もっとも、看板を掛け替えることと、収益体質が変わることは同じではない。店舗を2割削り、営業を資産管理型へ組み替えてもなお、最終利益は往時の最高益に届かず、天井は低いままにある。ネット証券が売買を、メガバンク系が資産管理を奪い合う市場で、対面リテールの巨艦が付加価値を示し続けられるかは、まだ答えの出ていない問いである。手数料自由化とデジタル化がすべての証券会社に突きつけた「対面の価値とは何か」という問いに、野村の転換がどこまで応えられるのか。その帰趨は、この先の預かり資産とフィー収益の厚みが静かに語ることになる。
Yutaka Sugiura, 2026年7月
背景
手数料自由化とネット証券が崩したリテールの土台
野村證券のリテールは、駅前一等地に路面店を構え、営業員が戸別訪問と電話勧誘で株式や投信を売り込む対面攻勢を収益の柱としてきた。だが株式売買委託手数料の自由化とネット証券の普及で、売買のたびに手数料を稼ぐ仲介モデルの採算は細り続けた。デジタル技術の発展で店舗そのものの重要性が下がり、拡大を続けてきた全国一律の店舗網は、維持費に見合う収益を生みにくくなっていた。野村は2019年、この営業戦略の転換に踏み込む判断を迫られていた[1]。
猛烈営業は野村の強みであると同時に、収益構造の弱点でもあった。相場が良ければ売買の回転で稼げるが、市況が冷えれば手数料収入は細り、路面店と多数の営業員を抱えるコストだけが残る。個人の資産形成が長期の積立や指数連動へ移り、ネット証券が低コストで顧客を吸収するなか、駅前一等地に構える全国一律の店舗コンセプトは時代とずれ始めていた。売買仲介で稼ぐモデルそのものが、構造的な曲がり角に立っていたとみられる[2]。
リテールの土台を崩したのはネット証券だけではなかった。改革発表の前年、三菱UFJフィナンシャル・グループの堀直樹専務は、商業銀行の従来型ビジネスモデルが限界に達したとして、保有資産1億円以上の富裕層約120万人を対象にウェルス・マネジメントを主軸へ据える「リテール再構築」を掲げていた。
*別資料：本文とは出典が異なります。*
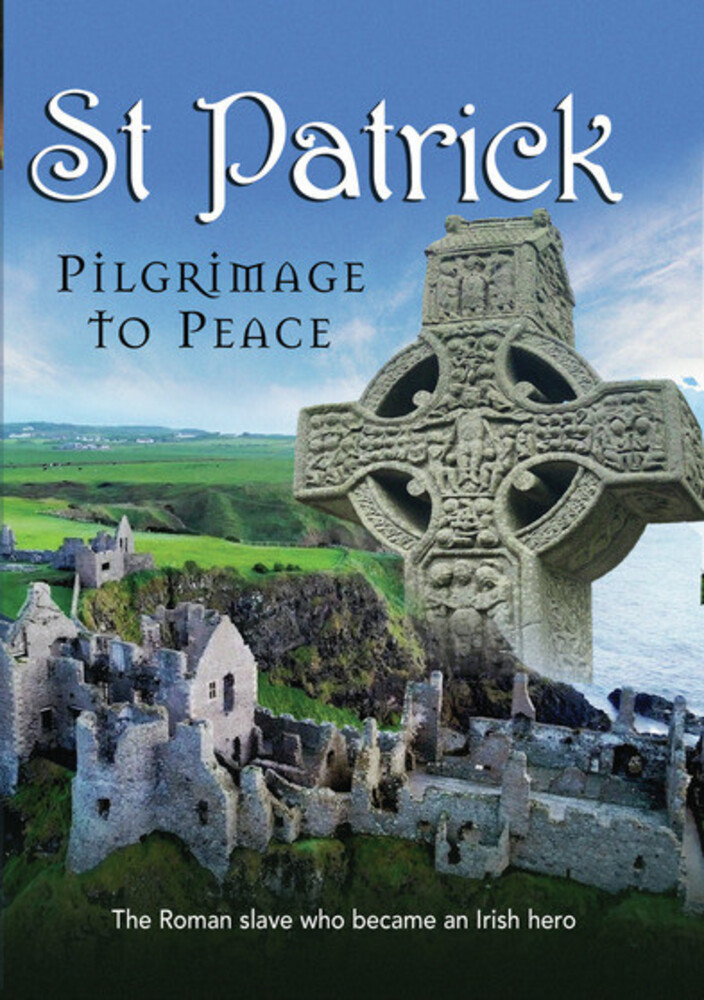 - St. Patrick: Pilgrimage To Peace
預かり金融資産を将来100兆円へ積み上げて最大手証券を追う構えであり、当時の野村ホールディングスが2020年に顧客資産残高150兆円(2018年3月末で117兆円)を目標としていたのに対し、メガバンク最大手が資産管理型ビジネスで野村を追撃するリテールの争いが、改革に先立って熱を帯びていた[3]。
10年で2度目の赤字という号砲
転換を決定づけたのは、足元の決算であった。2019年3月期の連結決算で、野村ホールディングスは営業損失▲377億円、親会社株主帰属当期純損失▲1,004億円を計上した。2008年のリーマン部門承継から10年で2度目の年度赤字であり、海外ホールセールの不振が引き金となったが、国内リテールの収益も頭打ちで赤字を吸収しきれなかった。海外で稼げないときに国内で埋め合わせるという永井浩二氏の下での収益体質が、限界を露呈した決算であった[4]。
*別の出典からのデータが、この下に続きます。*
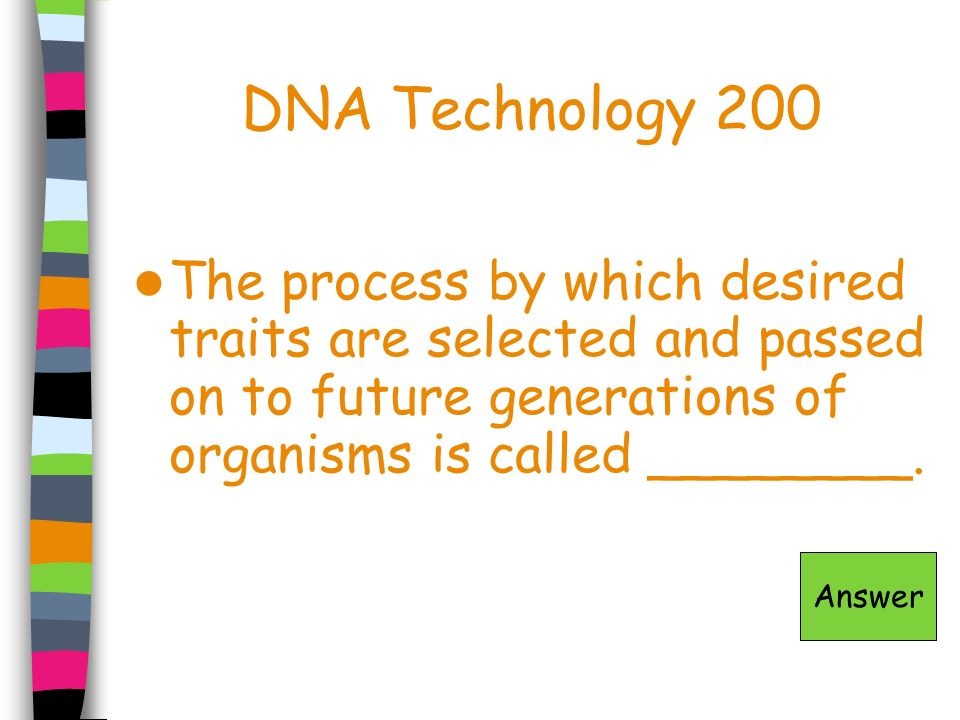 DNA Technology 200 The process by which desired traits are selected and passed on to future generations of organisms is called ________.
永井浩二グループCEOは、繰り返すコスト削減を経営の前提として半ば認めていた。2019年12月のインタビューで、大規模なコスト削減は「何年かに1回か、恐らくやらざるを得ない」と述べ、構造改革を一度きりの荒療治ではなく反復する作業と位置づけた。リーマン承継以降、海外損失を国内リテールで吸収する構図が続き、そのつど本社費用や人員を絞ってきた。だが対症療法の反復では収益体質そのものは変わらず、営業モデルの根本に手を入れる必要が意識されていた[5]。
決断
国内店舗2割削減と3年1,400億円のコスト削減
2019年4月4日、野村は国内店舗数を約2割減らす構造改革を発表した。野村證券は今後数年かけて首都圏を中心に30店強を統廃合し、これは全156店舗の約2割に相当する。あわせて2019年4月にはホールセール部門を中心とする構造改革プログラムを打ち出し、国内リテールと海外の両面から陣容を絞り込む方針を固めた。拡大一辺倒だった店舗戦略を反転させ、成長余地のある領域へ経営資源を集中する選択であった[6][7][8]。
コスト削減の目標は大きかった。野村は今後3年間で、2018年3月期の実績比1,400億円のコストを削減すると掲げた。内訳は海外で10億ドル(約1,100億円)、国内で300億円である。リーマン承継で膨らんだ海外の人員と本社費用に加え、国内の店舗網まで踏み込んで削る点に、過去の対症療法との違いがあった。単なる経費圧縮ではなく、稼ぎ方の設計図を描き替える構造改革として打ち出された規模であった[9]。
「猛烈営業」からの決別と営業員の再配置
改革の核心は、店舗の数よりも営業のやり方にあった。積極的な戸別訪問や電話勧誘で「猛烈」とも称された営業スタイルを見直し、駅前一等地に路面店を並べる全国一律のコンセプトを改める。野村は営業員約6,900人のうち約3,300人の配置を、顧客の属性に適したサービスを提供できるよう入れ替え、報酬も成果連動色を強めた。富裕層や事業法人など顧客の属性に応じて、求められるスキルを備えた営業員が担当につく体制へ、対面リテールの中身を組み替える判断であった[10][11]。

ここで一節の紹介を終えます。